The present invention also provides a kind of grabbing device of effective web page contents, and described device comprises:
Import module, be used to import the HTML html web page;
Generation module is used for described html web page is generated corresponding document tree structure;
The title abstraction module is used for finding out according to described document tree structure the heading label of effective content, with the content of text in the heading label of finding out as title;
The text abstraction module, be used for described document tree structure<body label, according to searching text label successively with the ascending tag distances of described heading label, to include the specific character relevant and have text label greater than the text size of predetermined length as the body text label with text, then with the content of text of described body text label as text.
Further, described title abstraction module comprises:
Title label lookup unit: be used for finding out<title in described document tree structure〉label;
The title determining unit, be used at described<title〉label search with described document tree in<body identical or content of text that editing distance is close in the label, if find, then described content of text is defined as title, otherwise, at described<title〉search the described<body of distance in the label the nearest effective text label of label, with the text in described effective text label as headline.

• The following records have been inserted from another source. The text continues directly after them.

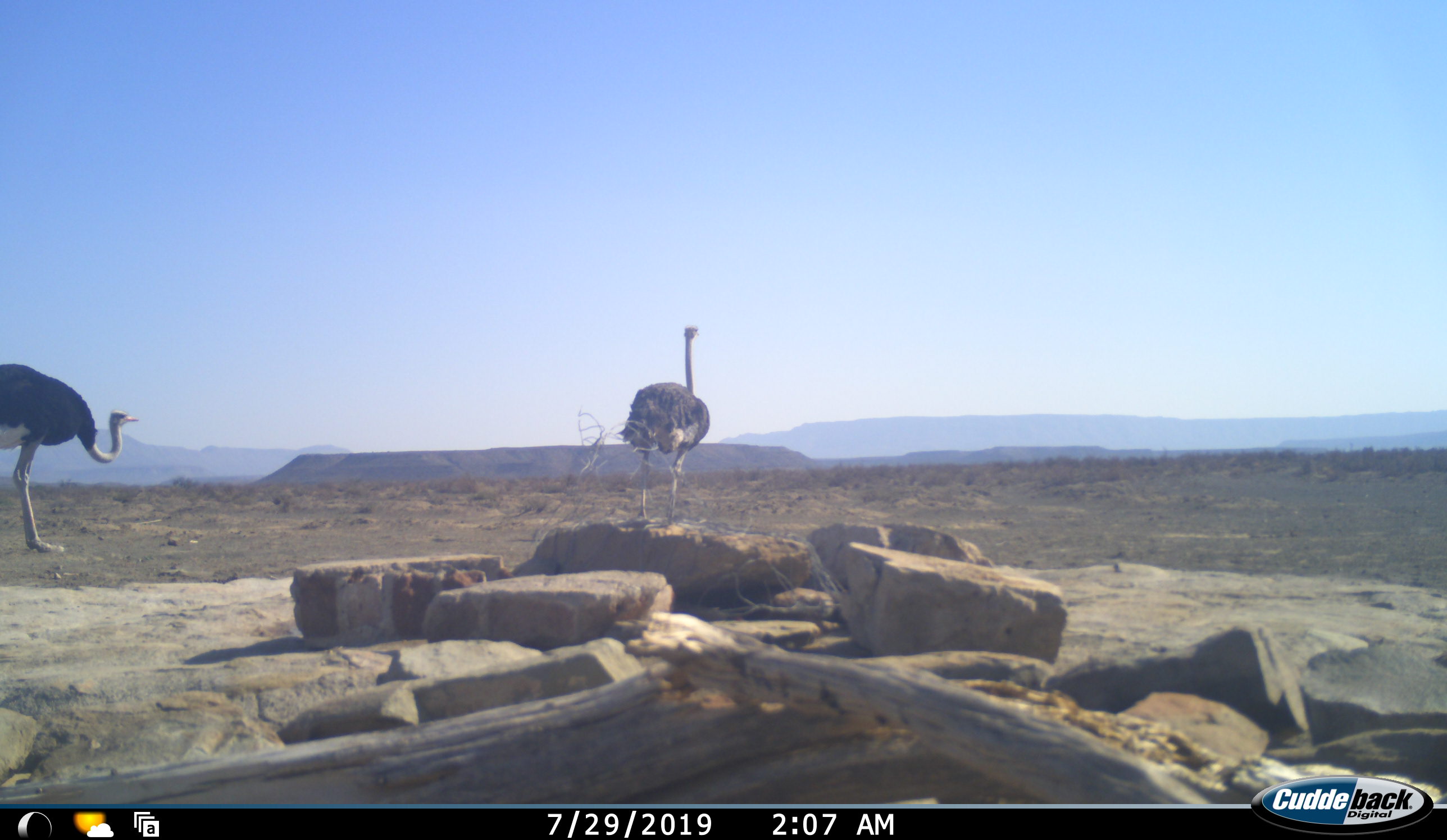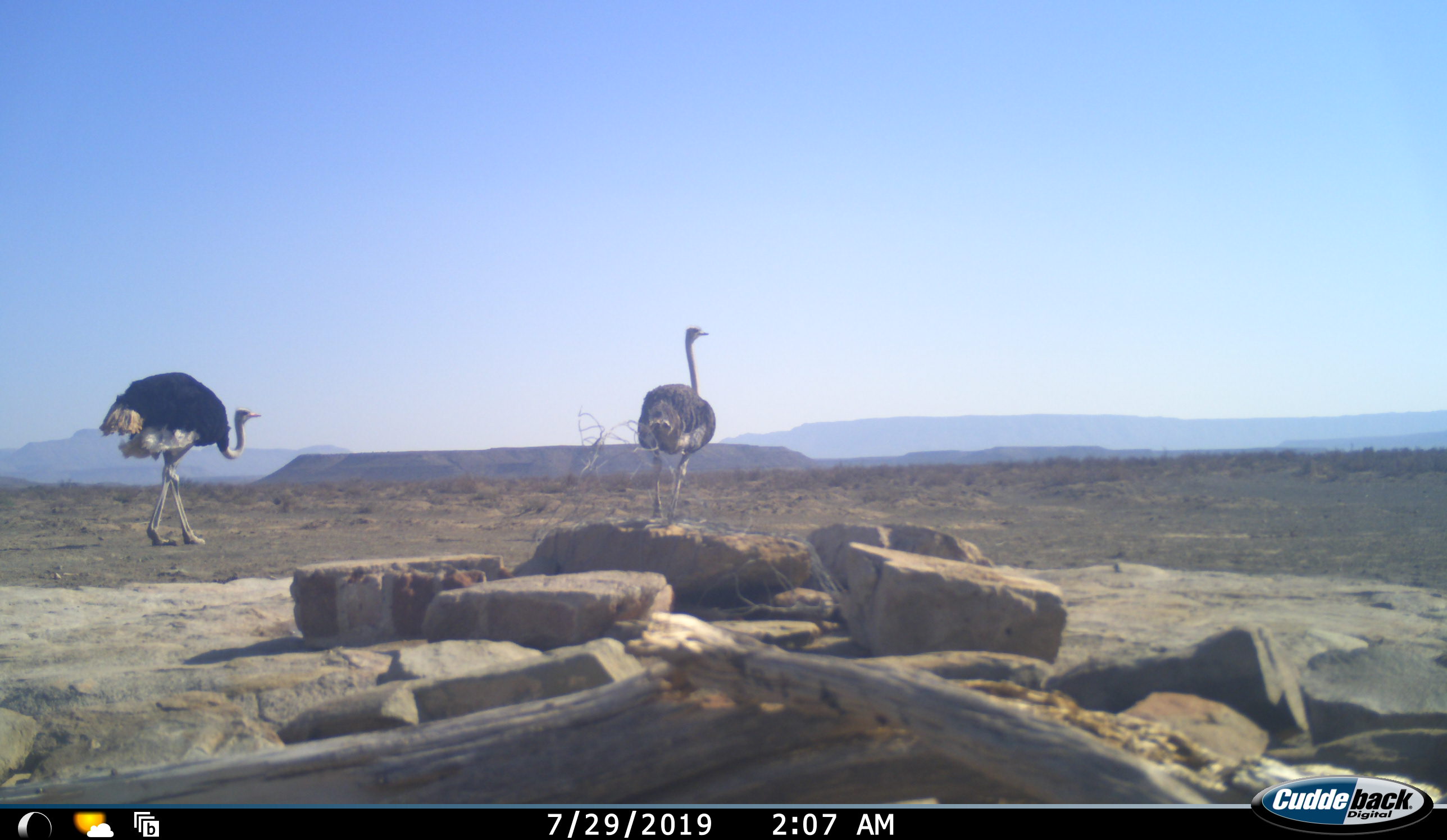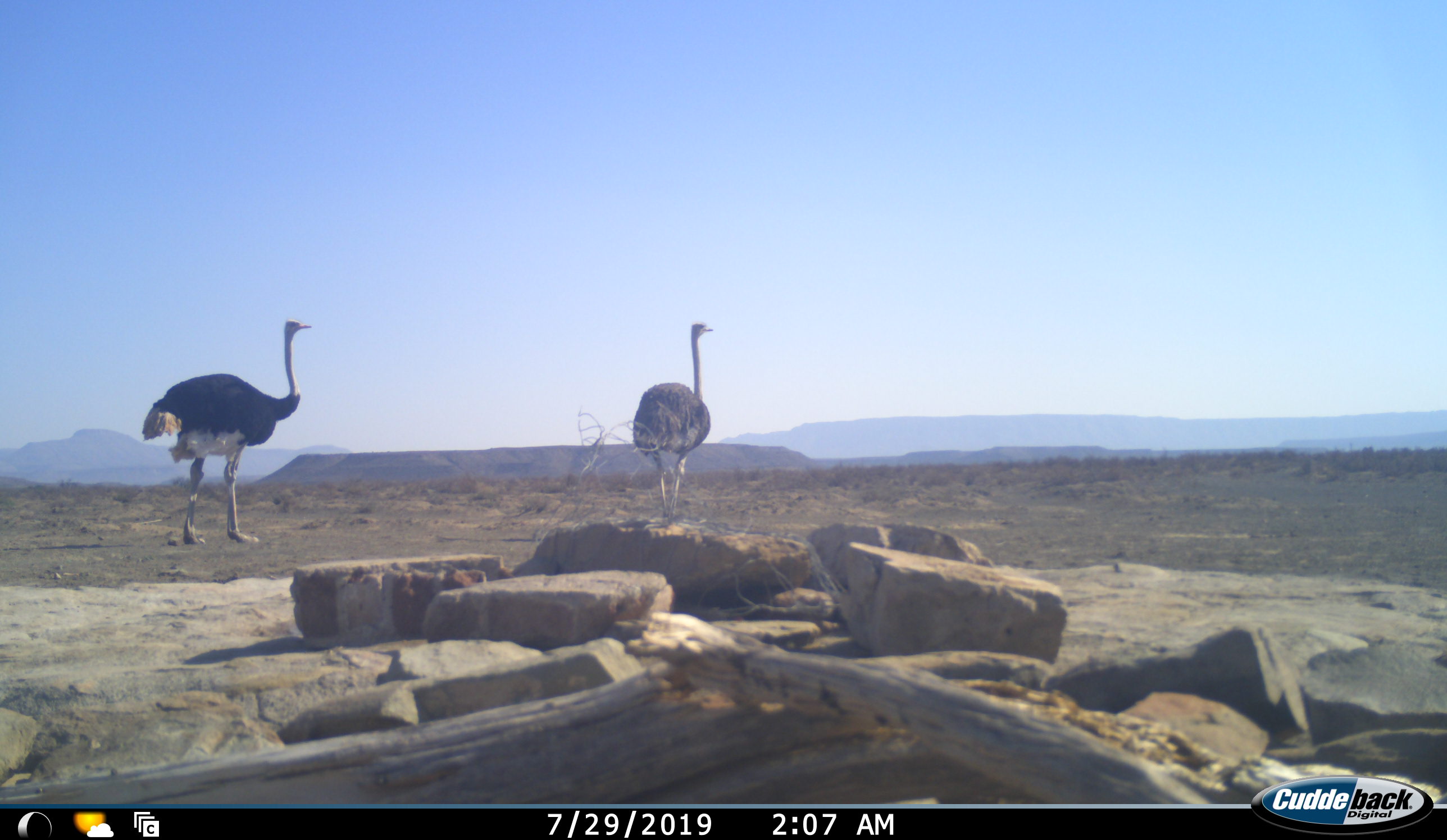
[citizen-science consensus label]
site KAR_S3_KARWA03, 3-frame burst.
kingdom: Animalia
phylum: Chordata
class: Aves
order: Struthioniformes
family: Struthionidae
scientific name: Struthionidae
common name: ostrich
Ostrich (Struthionidae), count 2. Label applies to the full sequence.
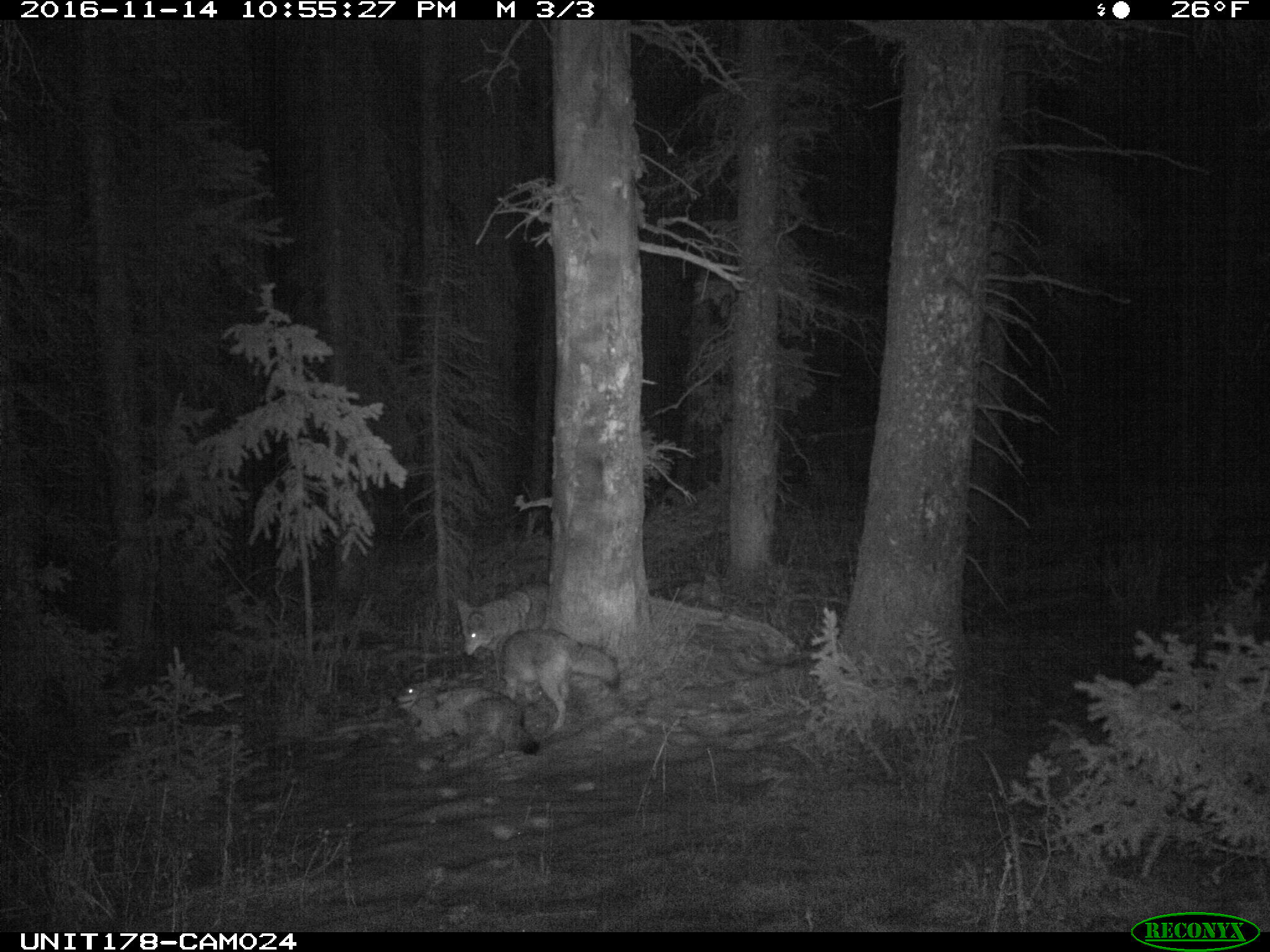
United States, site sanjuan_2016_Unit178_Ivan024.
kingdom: Animalia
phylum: Chordata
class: Mammalia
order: Carnivora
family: Canidae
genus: Canis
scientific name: Canis latrans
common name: coyote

Wherein the described effective text label in described title determining unit is label<h1 〉,<h2 or described effective text label in the content of text font greater than predetermined font number, and the uninterrupted text in child's text label surpasses another predetermined value in described effective text label.
Further, between described Title label lookup unit and title determining unit, also comprise the filtration treatment module, be used for described<title text label in the label carries out that hyphen splits and/or stop words is handled, with wherein advertising words or be not that the out of Memory of title filters out.
Further, described text abstraction module also comprises filtering module, be used for searching the text label process, will have other specific characters relevant and do not comprise that the text label of the described specific character relevant with text deletes, and then search next text label with advertising message.
Further, described text abstraction module also comprises the accounting judging unit, be used for searching the text label process, judge according to the accounting of link text length and non-link text length whether the content of text in the described text label is text, if described accounting, judges directly then that the content of text in the text label is a text greater than 0 and less than 1; Otherwise judge that the content of text in the described text label is not a text.
Further, described device also comprises the decimation in time module, the regular expression that is used for first definition time information, again according to the heading label that has obtained in the described title abstraction module, search the distance described heading label nearest label that meets described temporal information regular expression, with the content in the described label that finds as the time.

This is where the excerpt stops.